• Ultra vires: literally means beyond the powers.
• This is a rule of capacity respecting registered companies.
• This rule means that a company‟s contractual capacity is restricted to transactions set forth in the objects clause of the memorandum and those that are reasonably incidental to the attainment or pursuit of such objects.
• A transaction is deemed ultra vires if it is beyond the capacity of a company.
• Such a transaction is null and void and unenforceable.
• This doctrine was explained in Ashbury Railway Carriage and Iron Co. V. Riche (1875) and Attorney General V. Great Eastern Railway Co. (1880).
• Since this doctrine restricts the company‟s capacity to contract it is arguably a nuisance to the company. In addition this doctrine may be pleaded by either the company or the third party. Bell houses Ltd V. City wall properties Ltd (1966).
• It is a trap to unwary third parties in that a 3rdparty who is unaware of the company‟s capacity cannot enforce a transaction which is ultra vires the company.

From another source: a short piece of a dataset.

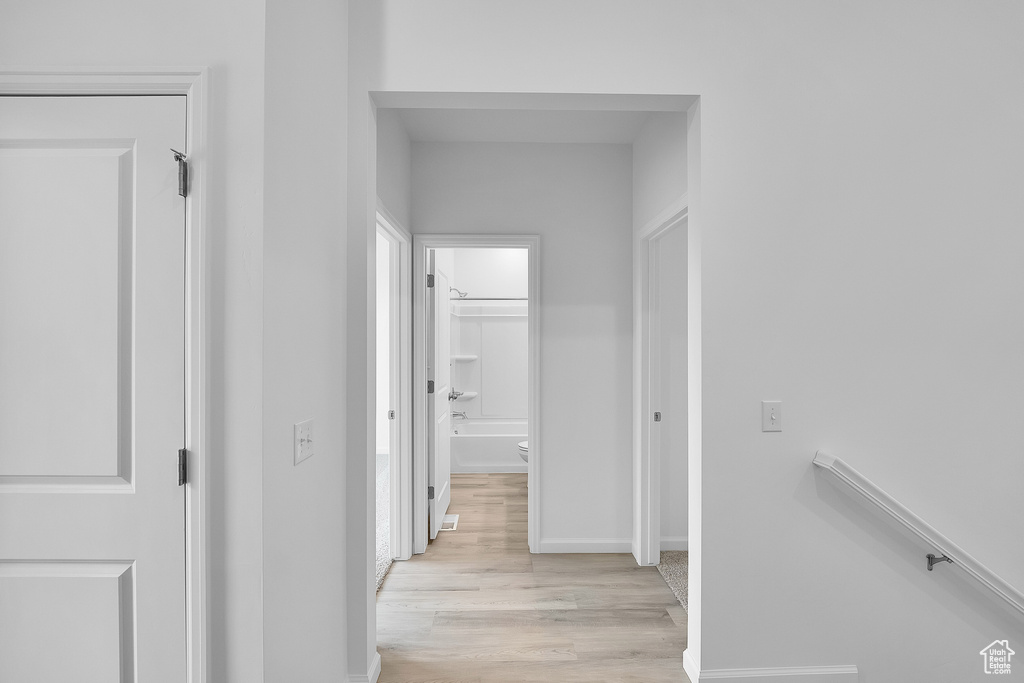 Hallway featuring light wood-style floors and baseboards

• However, such a party may where circumstances permit sue the company for tracing or enforce subrogative rights.
• The party may also have a personal action against the directors of the company.
• However, this doctrine has been watered down and companies enjoy almost unrestricted capacity and the probability of a transaction being ultra vires the company is tremendously reduced for example:
o Inflating the objects clause.
o Use of subjective clauses.
o Use of independent objects clauses.
o Companies have capacity to alter the objects clause.
o Willingness of courts to imply powers where non is expressly provided for.
In my view, the doctrine is no longer a nuisance to the company.